# Document excerpt
Life In 19x19
https://lifein19x19.com/

LZ's progression
https://lifein19x19.com/viewtopic.php?f=18&t=15718
Page 7 of 19

Author:  Vargo [ Thu Sep 13, 2018 2:10 am ]
Post subject:  Re: LZ's progression

All these time parity matches are 5min per game and per side, so, it's a bit more than 2 sec per move (with 1x1080), which corresponds roughly to 800 visits for #176, and to 3200 visits for #157.
The matches I ran with longer time settings for other networks had similar results...
Anyway, I've begun a new 157 v 176 match, with 2x1080Ti, 12800 visits for 157 and 3200 visits for 176, which should be approximately at time parity (I'll check, with the .dat)

Author:  moha [ Thu Sep 13, 2018 3:42 am ]
Post subject:  Re: LZ's progression

Vargo wrote:
All these time parity matches are 5min per game and per side, so, it's a bit more than 2 sec per move (with 1x1080), which corresponds roughly to 800 visits for #176, and to 3200 visits for #157.
I think in this visit range more search still beats better search. There are around 300 candidate MOVES in a position, so (even if most of them are pruned) this doesn't mean a significantly deep search. Looking a bit deeper is more valuable than the order you FIRST look at the moves (which is all network strength is about).

So in this range I won't expect to see a spectacular improvement between successive networks even if they actually improve. Just lowering official matches from 3200 to 1600 visits had a noticeable negative effect (results more random, promotions scarcer even on a new size).

Quote:
Anyway, I've begun a new 157 v 176 match, with 2x1080Ti, 12800 visits for 157 and 3200 visits for 176, which should be approximately at time parity (I'll check, with the .dat)
Thanks, this will be interesting. I never saw a statistically significant 40b vs 15b match at more realistic time controls (someone posted similar results on github but also only 1-2 sec/move).

OC testing like this is faster, but if someone uses LZ for serious analysis, he probably would allow at least 10-20 sec per move on 1080ti (nearly 10k visits - which is where search quality should start to overcome the visit disadvantage). And the tournaments these high block nets were first used saw much more visits. On the other hand it is good to know that users with weaker hardware are better off with 15 blocks for now. There probably will be unofficial 15b nets trained on 40 block selfplay data in the future as well.

Author:  Knotwilg [ Thu Sep 13, 2018 4:33 am ]
Post subject:  Re: LZ's progression

Has LZ also built up a model of the game for itself? Has AlphaGo? I'm confused as to the AI aspect. I understand how it uses MTCS and NN to solve the computation problem, but there's no AI in there, is it? Do these programs always rebuild their intelligence particular to the game? Or has LZ also trained itself like AG has? And what has been the result of AG's training? Did it have an impact only on the MTCS and NN parameters? Or did it rebuild some domain knowledge for itself?

Any articles on that?

Sorry to sound confused.

Author:  Tryss [ Thu Sep 13, 2018 5:47 am ]
Post subject:  Re: LZ's progression

Quote:
Has LZ also built up a model of the game for itself? Has AlphaGo? I'm confused as to the AI aspect. I understand how it uses MTCS and NN to solve the computation problem, but there's no AI in there, is it?

# Raw records
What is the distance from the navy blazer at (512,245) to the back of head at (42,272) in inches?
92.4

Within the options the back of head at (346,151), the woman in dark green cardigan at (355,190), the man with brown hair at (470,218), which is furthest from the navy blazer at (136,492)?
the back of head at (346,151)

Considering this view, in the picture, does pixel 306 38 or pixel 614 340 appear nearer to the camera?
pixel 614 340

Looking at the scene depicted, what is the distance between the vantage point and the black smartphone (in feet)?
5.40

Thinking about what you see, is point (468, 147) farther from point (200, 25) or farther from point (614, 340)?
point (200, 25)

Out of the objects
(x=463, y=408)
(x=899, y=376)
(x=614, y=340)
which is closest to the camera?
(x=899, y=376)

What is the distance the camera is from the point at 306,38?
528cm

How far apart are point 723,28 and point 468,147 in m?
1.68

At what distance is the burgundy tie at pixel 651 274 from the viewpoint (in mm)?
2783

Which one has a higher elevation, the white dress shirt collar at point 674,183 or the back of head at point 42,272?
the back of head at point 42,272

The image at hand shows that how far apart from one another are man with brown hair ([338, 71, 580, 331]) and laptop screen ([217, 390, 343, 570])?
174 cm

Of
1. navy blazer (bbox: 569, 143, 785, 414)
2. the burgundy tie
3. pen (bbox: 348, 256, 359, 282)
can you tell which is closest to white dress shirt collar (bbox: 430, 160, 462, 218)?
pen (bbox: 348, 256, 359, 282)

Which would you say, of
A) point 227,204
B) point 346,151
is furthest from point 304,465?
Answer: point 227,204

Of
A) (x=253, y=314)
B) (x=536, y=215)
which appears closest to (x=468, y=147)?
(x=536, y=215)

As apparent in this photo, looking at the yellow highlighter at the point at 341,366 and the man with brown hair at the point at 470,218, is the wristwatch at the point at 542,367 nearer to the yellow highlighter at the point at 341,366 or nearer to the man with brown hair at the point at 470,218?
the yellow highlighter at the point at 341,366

# Exercise A
From the forum thread on LZ's progression, answer these:
(i) What hardware is used for the new 157 v 176 match?
(ii) About how many candidate moves are in a position, according to moha?
(iii) What two things does Knotwilg say LZ uses to solve the computation problem?
# Exercise B
Reproduce the forum thread on LZ's progression word for word, everything from "So in this range" down to "only 1-2 sec/move).".

# Exercise result A
(i) 2x1080Ti
(ii) Around 300
(iii) MTCS and NN

# Exercise result B
So in this range I won't expect to see a spectacular improvement between successive networks even if they actually improve. Just lowering official matches from 3200 to 1600 visits had a noticeable negative effect (results more random, promotions scarcer even on a new size).

Quote:
Anyway, I've begun a new 157 v 176 match, with 2x1080Ti, 12800 visits for 157 and 3200 visits for 176, which should be approximately at time parity (I'll check, with the .dat)
Thanks, this will be interesting. I never saw a statistically significant 40b vs 15b match at more realistic time controls (someone posted similar results on github but also only 1-2 sec/move).